A że wśród religijnych nikt takich patologii zwalczać nie chce, to widać popierają.

ocenił(a) film na 3
BigMelon

"Bóg nas stworzył i ma prawo też zniszczyć" - troche to malo madre stwierdzenie. W takim razie dajac poczatek nowemu zyciu mam prawo je zgladzic? Kto tak ustanowil? "Dlatego dobrzy giną, ponieważ bóg zawołuje ich do wieczności" - Ci ktorzy zgineli w Sodomie i Gomorze przeciez zostali w ten sposob ukarani, i nie wydaje mi sie by czekala ich wspaniala wiecznosc, a karzac czlowieka (lub gorzej zsylajac na niego cierpienia poddajac go probie) Bog wcale nie okazuje milosierdzia (np Hiob), wrzecz przeciwnie

ocenił(a) film na 6
AstonMarkiz

Ty też byś raczej nie wpuścił do domu bandziora o którym wiadomo co zrobił. gdy nie wiadomo to prawie się nie da odróżnić bandziora od dobrego człowieka. Stąd te testy. Czasami gdy nie ma iskry nadziei doprowadza do śmierci tych złych. Bóg jest władcą życia i śmierci i to logiczne jest.

BigMelon

Na to religia mówi "tajemnica". Morderca największej liczby nienarodzonych dzieci, gwałciciel dziewic, zabójca dzieci, który wystawił na skatowanie własnego syna, jest dla ciebie władcą życia i śmierci. A normalny człowiek by takiej istoty nie wpuścił nawet do domu.
Gdyby ten morderca istniał, chciałbym mu skopać tyłek. Ale to mit tylko.

hyrkan

Cóż, sądzę, że rozumiesz zbyt dosłownie rzeczy, które czytasz. Te opowiastki mają znaczenie symboliczne?
Stwierdźmy fakty:
- jak wiadomo kiedyś ludzie nie byli zbyt rozgarnięci, a gdyby przyszedł jakiś człowiek i zaczął im opowiadać jak to z niczego powstało wszystko, a to wszystko wyewoluowało to by mu nie uwierzyli/zanudziłby ich na śmierć.
- podobnie z wygnaniem Adama i Ewy z raju, mogli żyć szczęśliwie dopóki by nie zrobili czegoś sprzecznego/zgrzeszyli.
Sądzę, że nie należy brać wszystkiego dosłownie bo to idiotyczne?

Rezisa

Już pisałem wcześniej, że sobie czytelnicy biblii bardzo dowolnie wybierają, w co wierzyć dosłownie, a co traktować jak metaforę. Oczywiście, że coraz więcej jawnie komicznych fragmentów tej książki uznaje się za metaforę, w miarę jak ustalenia ludzi coraz bardziej podważają kompetencje boga w każdej możliwej dziedzinie. Tu się wszechmocny bał miesiączki, zupełnie jak ograniczeni starożytni Żydzi, tu nie radził sobie z równością płci, przez tysiąclecia nie zauważył, że może niewolnictwo kogoś krzywdzi etc. Same metafory i symbole, prawda? :)

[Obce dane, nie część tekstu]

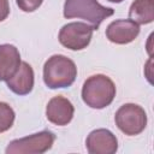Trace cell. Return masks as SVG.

Ja jestem zwolennikiem ekonomii myślenia. Skoro ludzie prymitywni wymyślali sobie mit, był to mit prymitywny. Skoro ludzie współcześni łykają jeszcze ten mit, to też są to ludzi prymitywni. Skoro przy okazji wszystkie ewidentne bzdury próbują światu wciskać jako tajemnice, symbole, prawdy głębokie tylko ukryte, to są to jeszcze prymitywni ludzie intencjonalnie mijający się z prawdą.

Dobrym SYMBOLEM jakości chrześcijaństwa razem z niewidzialnym przyjacielem są cuda. Cuda nie polegają, że tysiące gwałconych kobiet doczekuje się ratunku, cuda nie zapobiegają handlowaniu ludźmi, nie zjawia się anioł by zatrzymać wojny o ropę. Niewidzialny przyjaciel sprawia, że posągi płaczą krwią! O jaki potrzebny cud. Tak się mają efekty specjalne z kiepskich filmów do spraw poważnych, jak chrześcijański bóg do... spraw poważnych. :)

Unikaj krewetek. Wszechwiedzący uznał je za nieczyste.

ocenił(a) film na 6
hyrkan

religia która nie ma pozytywnych wartości jest sektą.

BigMelon

no, można i tak chrześcijaństwu dołożyć, choć to w zasadzie slogan.

ocenił(a) film na 6
hyrkan

rozumiem że wizja życia wiecznego nie jest dla ciebie dość pozytywna?

BigMelon

Zależy od otoczenia. W piekle jeszcze mogłoby być sensownie. Ale to wizja kłamliwa.

Inna rzecz, że człowiekowi, któremu się umierać nie chce, życie wieczne wydaje się czymś wspaniałym. Gdyby pożył sto lat dłużej, może pięćset, wizja wieczności mogłaby być najgorszym z koszmarów. Uznanie życia wiecznego za wartość to kwestia słabej wyobraźni.

ocenił(a) film na 6
hyrkan

Sensownie co ? Skoro uważasz również pedofilstwo na twoim dziecku (bądź przyszłym) za sensowne, to rzeczywiście tam pasujesz, lub mówisz tak bo masz jakiś zniekształcone rozumienie piekła. Tu masz zło albo dobro, a nie sielanka lub spokój. Życie wieczne masz tak czy siak tylko chodzi o miejsce, tacy ludzie prawdopodobnie pójdą do czyśćca, gdzie będąmiały czas na znudzenie się to 'depresją' .

BigMelon

Z tą pedofilią to znów do chrześcijańskich kapłanów nawiązanie? W ogóle nie czaję, czemu się tak upierasz ich gnoić co wypowiedź.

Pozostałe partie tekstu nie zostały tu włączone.